Problem statement:
Reproduce the lines below verbatim, starting with the line that contains "Examining this image, what" and continuing through the last line of the entries.

=== Extracted information ===

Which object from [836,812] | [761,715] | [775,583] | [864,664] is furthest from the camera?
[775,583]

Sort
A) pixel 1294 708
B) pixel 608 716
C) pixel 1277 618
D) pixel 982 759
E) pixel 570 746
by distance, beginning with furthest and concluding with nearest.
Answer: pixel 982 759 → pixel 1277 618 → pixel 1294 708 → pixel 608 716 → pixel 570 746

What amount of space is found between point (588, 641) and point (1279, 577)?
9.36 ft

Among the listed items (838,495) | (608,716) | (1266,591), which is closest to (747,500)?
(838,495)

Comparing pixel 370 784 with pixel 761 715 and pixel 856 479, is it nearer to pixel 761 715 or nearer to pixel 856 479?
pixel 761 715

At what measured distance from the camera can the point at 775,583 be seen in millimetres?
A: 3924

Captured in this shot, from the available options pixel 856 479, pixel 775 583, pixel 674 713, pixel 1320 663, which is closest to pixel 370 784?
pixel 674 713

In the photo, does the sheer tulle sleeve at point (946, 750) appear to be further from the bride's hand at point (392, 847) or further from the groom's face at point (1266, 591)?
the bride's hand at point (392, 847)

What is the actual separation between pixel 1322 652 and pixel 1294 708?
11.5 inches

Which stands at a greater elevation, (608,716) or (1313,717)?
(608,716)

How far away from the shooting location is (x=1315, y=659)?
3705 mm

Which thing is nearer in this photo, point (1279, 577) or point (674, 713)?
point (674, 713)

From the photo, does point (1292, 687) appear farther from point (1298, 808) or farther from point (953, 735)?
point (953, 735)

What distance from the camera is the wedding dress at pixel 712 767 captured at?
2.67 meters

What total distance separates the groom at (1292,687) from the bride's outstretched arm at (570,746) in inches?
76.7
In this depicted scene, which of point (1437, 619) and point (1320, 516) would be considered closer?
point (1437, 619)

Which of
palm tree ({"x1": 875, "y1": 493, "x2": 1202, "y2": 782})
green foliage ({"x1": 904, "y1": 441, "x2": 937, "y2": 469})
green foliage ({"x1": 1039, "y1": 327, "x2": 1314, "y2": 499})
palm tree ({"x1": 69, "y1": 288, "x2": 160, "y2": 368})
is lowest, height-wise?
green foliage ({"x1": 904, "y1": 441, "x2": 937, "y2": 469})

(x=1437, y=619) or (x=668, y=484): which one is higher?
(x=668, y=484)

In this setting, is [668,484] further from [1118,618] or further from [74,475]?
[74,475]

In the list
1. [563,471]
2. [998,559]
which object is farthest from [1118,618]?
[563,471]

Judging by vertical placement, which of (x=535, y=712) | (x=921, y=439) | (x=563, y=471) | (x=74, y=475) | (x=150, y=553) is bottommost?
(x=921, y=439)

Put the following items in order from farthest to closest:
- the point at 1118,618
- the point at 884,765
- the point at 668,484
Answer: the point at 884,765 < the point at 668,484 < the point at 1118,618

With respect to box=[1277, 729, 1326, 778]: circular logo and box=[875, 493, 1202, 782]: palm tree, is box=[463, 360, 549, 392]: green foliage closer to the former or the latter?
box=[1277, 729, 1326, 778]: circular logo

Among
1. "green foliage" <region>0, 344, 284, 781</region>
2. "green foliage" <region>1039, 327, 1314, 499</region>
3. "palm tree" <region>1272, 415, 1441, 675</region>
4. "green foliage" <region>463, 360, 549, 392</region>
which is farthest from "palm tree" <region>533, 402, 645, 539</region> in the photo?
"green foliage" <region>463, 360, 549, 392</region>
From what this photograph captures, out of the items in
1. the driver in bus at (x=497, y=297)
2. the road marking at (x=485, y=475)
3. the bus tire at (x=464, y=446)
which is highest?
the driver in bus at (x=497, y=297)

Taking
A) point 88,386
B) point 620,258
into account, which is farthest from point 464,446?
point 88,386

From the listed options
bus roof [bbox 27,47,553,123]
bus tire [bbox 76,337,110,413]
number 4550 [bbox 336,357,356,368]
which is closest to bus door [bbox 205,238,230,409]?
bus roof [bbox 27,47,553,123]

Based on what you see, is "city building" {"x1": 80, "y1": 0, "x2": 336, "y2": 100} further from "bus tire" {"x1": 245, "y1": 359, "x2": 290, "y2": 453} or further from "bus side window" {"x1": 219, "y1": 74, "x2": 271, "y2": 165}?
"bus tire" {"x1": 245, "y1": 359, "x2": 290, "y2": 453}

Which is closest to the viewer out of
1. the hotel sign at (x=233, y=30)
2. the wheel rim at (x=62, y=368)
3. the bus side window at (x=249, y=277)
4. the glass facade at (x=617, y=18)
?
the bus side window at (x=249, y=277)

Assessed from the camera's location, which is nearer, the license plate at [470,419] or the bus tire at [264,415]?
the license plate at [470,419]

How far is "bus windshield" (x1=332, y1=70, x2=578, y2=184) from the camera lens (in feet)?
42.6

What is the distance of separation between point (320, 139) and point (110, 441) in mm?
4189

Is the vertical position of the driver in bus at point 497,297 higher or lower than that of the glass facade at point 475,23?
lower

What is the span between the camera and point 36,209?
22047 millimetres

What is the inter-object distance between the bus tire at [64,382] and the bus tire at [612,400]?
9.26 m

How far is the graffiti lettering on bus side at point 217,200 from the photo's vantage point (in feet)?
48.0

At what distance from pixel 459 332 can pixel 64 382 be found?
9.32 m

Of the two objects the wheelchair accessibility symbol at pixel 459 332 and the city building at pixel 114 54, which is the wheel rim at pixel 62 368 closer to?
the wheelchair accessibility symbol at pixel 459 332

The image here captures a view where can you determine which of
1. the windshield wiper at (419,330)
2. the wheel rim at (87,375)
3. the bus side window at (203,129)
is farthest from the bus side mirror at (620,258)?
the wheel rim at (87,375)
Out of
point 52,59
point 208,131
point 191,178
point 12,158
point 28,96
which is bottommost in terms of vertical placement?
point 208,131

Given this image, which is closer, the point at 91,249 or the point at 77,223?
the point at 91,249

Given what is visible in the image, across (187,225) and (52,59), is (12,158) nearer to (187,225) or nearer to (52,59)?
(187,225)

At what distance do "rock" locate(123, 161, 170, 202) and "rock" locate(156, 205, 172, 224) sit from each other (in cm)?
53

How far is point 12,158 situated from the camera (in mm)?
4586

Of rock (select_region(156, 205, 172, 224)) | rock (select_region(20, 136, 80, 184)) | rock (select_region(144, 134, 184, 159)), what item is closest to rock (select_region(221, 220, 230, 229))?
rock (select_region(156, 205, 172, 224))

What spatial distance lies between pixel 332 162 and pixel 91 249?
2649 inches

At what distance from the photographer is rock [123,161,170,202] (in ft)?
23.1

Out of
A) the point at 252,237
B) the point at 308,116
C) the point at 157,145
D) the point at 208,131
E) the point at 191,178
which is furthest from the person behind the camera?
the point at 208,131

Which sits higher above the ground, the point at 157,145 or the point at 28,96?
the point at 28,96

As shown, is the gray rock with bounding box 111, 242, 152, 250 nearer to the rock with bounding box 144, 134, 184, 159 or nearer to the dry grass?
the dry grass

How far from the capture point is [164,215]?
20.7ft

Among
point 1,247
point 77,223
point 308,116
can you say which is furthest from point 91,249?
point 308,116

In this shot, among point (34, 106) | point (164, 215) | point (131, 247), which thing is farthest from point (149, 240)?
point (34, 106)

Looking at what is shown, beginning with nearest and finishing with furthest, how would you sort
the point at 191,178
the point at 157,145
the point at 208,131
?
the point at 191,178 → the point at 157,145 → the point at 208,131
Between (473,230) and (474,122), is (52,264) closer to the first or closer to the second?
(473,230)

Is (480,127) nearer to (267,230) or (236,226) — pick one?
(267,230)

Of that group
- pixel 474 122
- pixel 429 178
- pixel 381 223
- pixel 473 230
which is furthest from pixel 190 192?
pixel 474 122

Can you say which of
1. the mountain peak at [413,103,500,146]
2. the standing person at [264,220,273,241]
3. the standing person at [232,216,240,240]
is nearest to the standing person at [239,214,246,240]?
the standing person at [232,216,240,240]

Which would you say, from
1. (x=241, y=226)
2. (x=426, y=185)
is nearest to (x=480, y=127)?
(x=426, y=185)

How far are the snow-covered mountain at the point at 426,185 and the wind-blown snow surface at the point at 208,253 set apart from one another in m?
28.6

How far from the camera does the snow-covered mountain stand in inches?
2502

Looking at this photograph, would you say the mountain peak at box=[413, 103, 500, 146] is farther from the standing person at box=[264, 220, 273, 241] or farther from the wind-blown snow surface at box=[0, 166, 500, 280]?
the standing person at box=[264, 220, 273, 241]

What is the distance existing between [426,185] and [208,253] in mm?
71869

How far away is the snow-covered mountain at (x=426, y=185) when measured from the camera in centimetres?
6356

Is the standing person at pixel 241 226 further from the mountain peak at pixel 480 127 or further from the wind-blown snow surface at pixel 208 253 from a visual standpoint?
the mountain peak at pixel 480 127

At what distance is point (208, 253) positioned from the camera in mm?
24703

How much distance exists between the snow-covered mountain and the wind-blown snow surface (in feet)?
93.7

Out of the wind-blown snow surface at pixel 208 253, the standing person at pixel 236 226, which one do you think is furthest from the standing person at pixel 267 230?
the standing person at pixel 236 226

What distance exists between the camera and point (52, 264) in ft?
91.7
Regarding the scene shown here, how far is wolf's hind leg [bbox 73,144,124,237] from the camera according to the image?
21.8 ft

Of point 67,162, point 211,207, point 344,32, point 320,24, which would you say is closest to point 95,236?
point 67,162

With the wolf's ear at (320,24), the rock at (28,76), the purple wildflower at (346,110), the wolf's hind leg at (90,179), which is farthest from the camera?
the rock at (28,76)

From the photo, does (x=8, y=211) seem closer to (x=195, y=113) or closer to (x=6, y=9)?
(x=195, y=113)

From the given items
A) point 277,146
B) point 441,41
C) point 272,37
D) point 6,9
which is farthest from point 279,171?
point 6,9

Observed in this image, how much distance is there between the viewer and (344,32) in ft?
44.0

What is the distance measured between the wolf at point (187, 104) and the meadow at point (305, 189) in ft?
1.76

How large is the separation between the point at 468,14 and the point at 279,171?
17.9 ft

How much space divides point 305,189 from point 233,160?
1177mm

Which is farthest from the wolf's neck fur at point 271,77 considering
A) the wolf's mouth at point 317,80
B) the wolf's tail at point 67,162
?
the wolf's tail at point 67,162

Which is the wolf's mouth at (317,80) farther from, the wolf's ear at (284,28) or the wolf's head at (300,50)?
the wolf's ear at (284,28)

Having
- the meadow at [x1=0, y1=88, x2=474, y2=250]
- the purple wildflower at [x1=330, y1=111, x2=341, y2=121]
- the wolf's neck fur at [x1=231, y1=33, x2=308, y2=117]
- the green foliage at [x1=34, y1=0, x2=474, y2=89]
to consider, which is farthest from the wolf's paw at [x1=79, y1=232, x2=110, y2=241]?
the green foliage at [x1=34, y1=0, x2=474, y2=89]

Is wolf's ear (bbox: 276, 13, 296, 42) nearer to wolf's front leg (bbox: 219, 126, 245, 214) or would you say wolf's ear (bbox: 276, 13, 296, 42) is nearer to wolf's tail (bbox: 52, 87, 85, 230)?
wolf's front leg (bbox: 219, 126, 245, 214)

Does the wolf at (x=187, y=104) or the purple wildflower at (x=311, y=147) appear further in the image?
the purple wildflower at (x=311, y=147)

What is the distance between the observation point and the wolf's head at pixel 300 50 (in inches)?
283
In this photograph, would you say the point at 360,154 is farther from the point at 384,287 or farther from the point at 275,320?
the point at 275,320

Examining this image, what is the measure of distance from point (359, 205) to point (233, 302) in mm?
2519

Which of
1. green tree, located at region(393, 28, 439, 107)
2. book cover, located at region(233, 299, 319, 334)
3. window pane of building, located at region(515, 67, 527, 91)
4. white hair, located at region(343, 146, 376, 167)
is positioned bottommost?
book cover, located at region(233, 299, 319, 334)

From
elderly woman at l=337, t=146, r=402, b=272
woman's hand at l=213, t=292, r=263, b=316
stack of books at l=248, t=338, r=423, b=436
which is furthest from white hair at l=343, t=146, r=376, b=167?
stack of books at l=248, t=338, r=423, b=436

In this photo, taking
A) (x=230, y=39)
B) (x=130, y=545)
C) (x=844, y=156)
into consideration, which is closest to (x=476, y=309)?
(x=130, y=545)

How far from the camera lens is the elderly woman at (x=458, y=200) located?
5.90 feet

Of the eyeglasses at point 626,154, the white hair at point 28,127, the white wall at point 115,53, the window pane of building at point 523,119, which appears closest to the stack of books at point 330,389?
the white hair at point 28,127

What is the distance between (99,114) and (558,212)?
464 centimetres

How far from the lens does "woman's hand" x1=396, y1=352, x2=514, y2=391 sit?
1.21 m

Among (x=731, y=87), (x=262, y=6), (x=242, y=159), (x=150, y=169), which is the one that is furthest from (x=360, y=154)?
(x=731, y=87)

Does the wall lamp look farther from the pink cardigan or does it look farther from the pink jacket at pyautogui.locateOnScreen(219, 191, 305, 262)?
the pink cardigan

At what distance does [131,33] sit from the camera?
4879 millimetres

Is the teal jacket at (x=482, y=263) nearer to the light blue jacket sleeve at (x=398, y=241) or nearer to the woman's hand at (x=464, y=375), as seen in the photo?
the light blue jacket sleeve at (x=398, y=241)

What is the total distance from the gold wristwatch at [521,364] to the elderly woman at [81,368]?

===

The answer:
Examining this image, what is the measure of distance from point (359, 205) to point (233, 302) in mm?
2519

Which of
1. green tree, located at region(393, 28, 439, 107)
2. book cover, located at region(233, 299, 319, 334)
3. window pane of building, located at region(515, 67, 527, 91)
4. white hair, located at region(343, 146, 376, 167)
is positioned bottommost?
book cover, located at region(233, 299, 319, 334)

From
elderly woman at l=337, t=146, r=402, b=272
woman's hand at l=213, t=292, r=263, b=316
stack of books at l=248, t=338, r=423, b=436
which is furthest from white hair at l=343, t=146, r=376, b=167?
stack of books at l=248, t=338, r=423, b=436

In this photo, taking
A) (x=230, y=39)
B) (x=130, y=545)
C) (x=844, y=156)
into consideration, which is closest to (x=476, y=309)?
(x=130, y=545)

How far from the camera lens is the elderly woman at (x=458, y=200) located?
5.90 feet

Of the eyeglasses at point 626,154, the white hair at point 28,127, the white wall at point 115,53, the window pane of building at point 523,119, which appears closest to the stack of books at point 330,389?
the white hair at point 28,127

What is the distance between (99,114) and (558,212)?
464 centimetres

How far from the lens does "woman's hand" x1=396, y1=352, x2=514, y2=391 sit?
1.21 m

Among (x=731, y=87), (x=262, y=6), (x=242, y=159), (x=150, y=169), which is the one that is furthest from (x=360, y=154)?
(x=731, y=87)

Does the wall lamp look farther from the pink cardigan or does it look farther from the pink jacket at pyautogui.locateOnScreen(219, 191, 305, 262)?
the pink cardigan

At what distance does [131,33] sit from the camera?
4879 millimetres

Is the teal jacket at (x=482, y=263) nearer to the light blue jacket sleeve at (x=398, y=241) or nearer to the woman's hand at (x=464, y=375), as seen in the photo?
the light blue jacket sleeve at (x=398, y=241)

What is the total distance from the gold wristwatch at [521,364] to the elderly woman at [81,368]?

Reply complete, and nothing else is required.